● **SHORT TASK**: Copy out the records again word for word, beginning with the line that contains "As we observe" and continuing through the line that contains "75375 millimetres".

:::::

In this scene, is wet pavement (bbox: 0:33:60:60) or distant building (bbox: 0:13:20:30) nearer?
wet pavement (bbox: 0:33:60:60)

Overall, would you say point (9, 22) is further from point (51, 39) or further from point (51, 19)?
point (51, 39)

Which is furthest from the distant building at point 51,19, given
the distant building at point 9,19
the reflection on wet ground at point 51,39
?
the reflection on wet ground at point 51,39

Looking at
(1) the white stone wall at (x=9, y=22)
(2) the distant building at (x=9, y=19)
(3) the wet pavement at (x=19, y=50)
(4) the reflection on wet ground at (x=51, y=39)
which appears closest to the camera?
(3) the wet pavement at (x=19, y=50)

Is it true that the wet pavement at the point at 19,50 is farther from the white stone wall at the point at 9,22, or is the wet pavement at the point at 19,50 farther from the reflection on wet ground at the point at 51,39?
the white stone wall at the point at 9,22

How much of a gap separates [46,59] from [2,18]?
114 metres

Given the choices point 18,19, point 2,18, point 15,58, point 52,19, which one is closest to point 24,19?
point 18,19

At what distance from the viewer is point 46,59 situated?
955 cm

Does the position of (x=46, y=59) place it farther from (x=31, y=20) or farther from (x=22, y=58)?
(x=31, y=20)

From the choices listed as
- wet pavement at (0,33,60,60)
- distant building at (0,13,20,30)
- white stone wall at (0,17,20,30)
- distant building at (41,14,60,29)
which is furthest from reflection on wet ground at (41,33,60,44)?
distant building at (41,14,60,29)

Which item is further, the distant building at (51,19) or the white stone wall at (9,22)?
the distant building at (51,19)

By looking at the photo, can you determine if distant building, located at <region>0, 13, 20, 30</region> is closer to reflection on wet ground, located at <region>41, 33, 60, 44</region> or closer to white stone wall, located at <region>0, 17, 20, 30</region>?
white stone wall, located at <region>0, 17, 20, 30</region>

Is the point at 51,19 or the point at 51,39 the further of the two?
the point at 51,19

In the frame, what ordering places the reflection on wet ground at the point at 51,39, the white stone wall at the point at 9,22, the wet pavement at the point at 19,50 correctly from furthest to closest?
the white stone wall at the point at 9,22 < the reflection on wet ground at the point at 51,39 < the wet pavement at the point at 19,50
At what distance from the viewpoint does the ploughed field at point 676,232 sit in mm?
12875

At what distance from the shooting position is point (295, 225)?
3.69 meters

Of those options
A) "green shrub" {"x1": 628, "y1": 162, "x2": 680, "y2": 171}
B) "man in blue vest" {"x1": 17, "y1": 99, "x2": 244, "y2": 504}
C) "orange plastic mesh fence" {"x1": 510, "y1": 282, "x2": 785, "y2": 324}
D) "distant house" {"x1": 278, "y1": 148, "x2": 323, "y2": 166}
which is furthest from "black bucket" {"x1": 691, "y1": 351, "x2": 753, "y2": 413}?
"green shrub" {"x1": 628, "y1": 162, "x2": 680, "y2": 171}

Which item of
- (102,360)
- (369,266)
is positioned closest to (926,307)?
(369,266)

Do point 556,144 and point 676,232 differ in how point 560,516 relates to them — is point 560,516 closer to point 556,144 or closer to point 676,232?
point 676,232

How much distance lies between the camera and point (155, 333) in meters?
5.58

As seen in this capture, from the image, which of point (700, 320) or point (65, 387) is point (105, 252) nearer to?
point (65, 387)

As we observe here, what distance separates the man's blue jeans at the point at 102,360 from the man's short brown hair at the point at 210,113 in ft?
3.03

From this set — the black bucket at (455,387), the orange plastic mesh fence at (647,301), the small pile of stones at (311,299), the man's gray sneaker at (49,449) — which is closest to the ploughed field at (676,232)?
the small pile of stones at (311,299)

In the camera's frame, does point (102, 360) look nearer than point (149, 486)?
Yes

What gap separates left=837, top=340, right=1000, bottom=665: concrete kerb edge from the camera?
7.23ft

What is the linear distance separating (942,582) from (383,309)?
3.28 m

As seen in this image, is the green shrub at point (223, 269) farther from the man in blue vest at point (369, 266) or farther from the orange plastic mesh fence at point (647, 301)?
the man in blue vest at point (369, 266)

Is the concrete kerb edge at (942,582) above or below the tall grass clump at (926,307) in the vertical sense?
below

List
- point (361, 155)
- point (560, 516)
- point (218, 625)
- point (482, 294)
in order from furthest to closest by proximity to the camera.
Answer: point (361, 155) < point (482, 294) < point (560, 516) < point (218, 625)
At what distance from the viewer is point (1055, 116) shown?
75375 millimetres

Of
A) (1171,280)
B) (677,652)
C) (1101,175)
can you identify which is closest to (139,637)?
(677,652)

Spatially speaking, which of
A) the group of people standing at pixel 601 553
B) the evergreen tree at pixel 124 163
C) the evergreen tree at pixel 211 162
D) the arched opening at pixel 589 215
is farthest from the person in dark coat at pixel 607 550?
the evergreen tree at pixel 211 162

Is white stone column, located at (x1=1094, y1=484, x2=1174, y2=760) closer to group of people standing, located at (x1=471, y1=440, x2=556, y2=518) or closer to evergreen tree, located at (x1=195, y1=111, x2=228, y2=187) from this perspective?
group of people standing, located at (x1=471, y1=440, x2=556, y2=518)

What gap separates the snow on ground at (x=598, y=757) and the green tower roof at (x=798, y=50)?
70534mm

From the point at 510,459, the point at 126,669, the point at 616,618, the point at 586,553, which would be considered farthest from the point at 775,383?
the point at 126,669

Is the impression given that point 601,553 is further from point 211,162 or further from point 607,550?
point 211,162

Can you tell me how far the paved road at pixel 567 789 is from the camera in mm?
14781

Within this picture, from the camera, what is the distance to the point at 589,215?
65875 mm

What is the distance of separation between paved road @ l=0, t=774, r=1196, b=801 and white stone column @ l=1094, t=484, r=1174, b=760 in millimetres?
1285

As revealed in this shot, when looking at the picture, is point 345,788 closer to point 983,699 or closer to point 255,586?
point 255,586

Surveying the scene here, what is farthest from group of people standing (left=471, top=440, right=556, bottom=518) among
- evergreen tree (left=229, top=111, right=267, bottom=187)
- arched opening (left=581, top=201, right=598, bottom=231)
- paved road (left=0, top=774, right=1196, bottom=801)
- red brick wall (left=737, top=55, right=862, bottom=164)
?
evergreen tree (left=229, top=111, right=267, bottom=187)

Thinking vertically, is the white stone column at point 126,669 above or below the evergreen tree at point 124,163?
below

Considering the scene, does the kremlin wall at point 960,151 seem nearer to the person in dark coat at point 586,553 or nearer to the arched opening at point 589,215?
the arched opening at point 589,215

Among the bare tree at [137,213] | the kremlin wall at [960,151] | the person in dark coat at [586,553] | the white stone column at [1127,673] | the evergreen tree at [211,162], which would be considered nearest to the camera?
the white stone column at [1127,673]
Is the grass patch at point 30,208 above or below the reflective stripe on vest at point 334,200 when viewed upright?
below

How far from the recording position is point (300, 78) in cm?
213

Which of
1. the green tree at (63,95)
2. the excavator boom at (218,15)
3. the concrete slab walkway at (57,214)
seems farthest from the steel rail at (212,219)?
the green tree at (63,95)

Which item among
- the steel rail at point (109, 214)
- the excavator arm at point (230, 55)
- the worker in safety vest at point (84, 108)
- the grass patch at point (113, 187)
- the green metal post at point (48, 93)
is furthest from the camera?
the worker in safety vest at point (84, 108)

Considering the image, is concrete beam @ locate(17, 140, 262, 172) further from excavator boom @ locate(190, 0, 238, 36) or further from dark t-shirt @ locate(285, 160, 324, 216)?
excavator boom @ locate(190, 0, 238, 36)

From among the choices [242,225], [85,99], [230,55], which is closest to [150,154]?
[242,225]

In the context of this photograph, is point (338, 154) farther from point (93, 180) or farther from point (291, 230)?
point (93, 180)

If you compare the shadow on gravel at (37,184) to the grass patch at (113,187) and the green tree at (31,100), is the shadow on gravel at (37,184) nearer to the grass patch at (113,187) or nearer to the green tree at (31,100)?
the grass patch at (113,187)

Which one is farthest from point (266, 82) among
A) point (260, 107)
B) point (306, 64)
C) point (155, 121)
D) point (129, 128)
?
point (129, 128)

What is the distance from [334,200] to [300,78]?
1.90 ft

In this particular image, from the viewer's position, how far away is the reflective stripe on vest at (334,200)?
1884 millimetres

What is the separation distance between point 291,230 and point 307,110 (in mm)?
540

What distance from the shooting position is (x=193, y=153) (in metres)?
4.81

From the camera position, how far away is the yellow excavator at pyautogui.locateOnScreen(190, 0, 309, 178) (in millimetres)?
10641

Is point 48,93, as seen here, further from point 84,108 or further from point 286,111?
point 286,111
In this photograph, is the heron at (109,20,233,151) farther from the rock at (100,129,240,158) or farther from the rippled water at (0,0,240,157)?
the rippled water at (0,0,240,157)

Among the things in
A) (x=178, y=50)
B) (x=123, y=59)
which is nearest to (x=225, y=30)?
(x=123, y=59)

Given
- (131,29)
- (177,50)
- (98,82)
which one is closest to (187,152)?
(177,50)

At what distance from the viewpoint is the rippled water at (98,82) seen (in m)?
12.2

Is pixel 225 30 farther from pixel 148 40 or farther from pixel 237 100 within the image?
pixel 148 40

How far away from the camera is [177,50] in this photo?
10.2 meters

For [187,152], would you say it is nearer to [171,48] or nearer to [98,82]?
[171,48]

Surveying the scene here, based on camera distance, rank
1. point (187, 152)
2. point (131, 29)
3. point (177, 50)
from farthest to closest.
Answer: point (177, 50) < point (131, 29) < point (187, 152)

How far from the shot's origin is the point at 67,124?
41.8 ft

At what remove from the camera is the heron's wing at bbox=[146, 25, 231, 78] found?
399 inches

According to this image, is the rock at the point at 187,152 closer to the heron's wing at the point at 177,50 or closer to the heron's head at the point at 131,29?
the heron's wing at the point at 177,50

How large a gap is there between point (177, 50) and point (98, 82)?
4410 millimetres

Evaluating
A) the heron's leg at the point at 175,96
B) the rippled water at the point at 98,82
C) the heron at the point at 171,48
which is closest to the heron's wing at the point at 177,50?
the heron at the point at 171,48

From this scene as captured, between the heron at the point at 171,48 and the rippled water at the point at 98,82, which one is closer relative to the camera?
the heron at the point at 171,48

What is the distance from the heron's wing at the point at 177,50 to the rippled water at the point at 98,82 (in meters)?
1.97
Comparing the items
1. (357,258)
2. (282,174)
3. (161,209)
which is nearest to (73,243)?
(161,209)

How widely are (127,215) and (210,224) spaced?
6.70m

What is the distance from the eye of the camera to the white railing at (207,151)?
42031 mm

:::::

● **ANSWER TO THE EXERCISE**:
As we observe here, what distance separates the man's blue jeans at the point at 102,360 from the man's short brown hair at the point at 210,113 in ft?
3.03

From this set — the black bucket at (455,387), the orange plastic mesh fence at (647,301), the small pile of stones at (311,299), the man's gray sneaker at (49,449) — which is closest to the ploughed field at (676,232)?
the small pile of stones at (311,299)

In the camera's frame, does point (102, 360) look nearer than point (149, 486)?
Yes

What gap separates left=837, top=340, right=1000, bottom=665: concrete kerb edge from the camera?
7.23ft

What is the linear distance separating (942,582) from (383,309)?
3.28 m

As seen in this image, is the green shrub at point (223, 269) farther from the man in blue vest at point (369, 266) or farther from the orange plastic mesh fence at point (647, 301)?
the man in blue vest at point (369, 266)

Is the concrete kerb edge at (942,582) above or below the tall grass clump at (926,307) in the vertical sense?
below

List
- point (361, 155)
- point (560, 516)
- point (218, 625)
- point (482, 294)
in order from furthest to closest by proximity to the camera.
Answer: point (361, 155) < point (482, 294) < point (560, 516) < point (218, 625)
At what distance from the viewer is point (1055, 116) shown?
75375 millimetres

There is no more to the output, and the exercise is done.